# Data for the task
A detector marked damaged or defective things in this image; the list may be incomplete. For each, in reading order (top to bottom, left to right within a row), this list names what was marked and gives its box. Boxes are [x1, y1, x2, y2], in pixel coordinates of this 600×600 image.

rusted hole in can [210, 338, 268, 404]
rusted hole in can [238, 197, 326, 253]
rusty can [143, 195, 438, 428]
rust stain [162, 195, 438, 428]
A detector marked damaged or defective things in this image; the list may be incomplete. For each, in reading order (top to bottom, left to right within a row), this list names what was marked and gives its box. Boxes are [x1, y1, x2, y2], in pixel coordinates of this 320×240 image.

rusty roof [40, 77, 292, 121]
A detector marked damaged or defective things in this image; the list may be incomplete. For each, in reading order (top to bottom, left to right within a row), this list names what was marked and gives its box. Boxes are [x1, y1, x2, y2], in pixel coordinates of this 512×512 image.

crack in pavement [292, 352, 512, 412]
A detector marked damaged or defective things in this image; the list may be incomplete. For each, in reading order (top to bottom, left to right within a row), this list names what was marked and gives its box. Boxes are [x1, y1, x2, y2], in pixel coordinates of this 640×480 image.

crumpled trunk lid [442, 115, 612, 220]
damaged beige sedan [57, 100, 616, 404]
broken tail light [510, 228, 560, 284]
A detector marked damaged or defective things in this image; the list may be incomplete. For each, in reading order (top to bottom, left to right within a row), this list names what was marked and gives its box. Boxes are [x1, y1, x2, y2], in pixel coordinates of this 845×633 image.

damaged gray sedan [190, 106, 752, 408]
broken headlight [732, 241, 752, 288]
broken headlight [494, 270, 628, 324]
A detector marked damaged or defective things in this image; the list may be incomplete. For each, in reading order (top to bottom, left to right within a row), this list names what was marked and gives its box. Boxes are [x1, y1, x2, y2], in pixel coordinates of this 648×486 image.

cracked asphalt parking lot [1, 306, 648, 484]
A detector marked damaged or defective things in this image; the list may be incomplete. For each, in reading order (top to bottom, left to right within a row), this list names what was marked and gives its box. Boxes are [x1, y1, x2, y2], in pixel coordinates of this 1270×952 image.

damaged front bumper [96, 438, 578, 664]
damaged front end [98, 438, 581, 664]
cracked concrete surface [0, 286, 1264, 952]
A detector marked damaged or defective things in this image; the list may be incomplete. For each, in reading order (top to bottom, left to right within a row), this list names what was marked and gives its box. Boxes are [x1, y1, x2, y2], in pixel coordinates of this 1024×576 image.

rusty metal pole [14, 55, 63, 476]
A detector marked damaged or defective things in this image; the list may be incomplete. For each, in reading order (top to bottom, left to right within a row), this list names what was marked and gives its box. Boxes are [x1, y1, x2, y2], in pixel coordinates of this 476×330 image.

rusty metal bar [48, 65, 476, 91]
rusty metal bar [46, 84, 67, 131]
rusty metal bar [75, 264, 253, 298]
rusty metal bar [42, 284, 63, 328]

# Task statement
Reproduce the lines of the records above, from the line with "this 1024×576 image." up to and including the line with "rusty metal pole [14, 55, 63, 476]", without changing anything.

# Output of the task
A detector marked damaged or defective things in this image; the list may be incomplete. For each, in reading order (top to bottom, left to right within a row), this list names what was marked and gives its box. Boxes are [x1, y1, x2, y2], in pixel coordinates of this 1024×576 image.

rusty metal pole [14, 55, 63, 476]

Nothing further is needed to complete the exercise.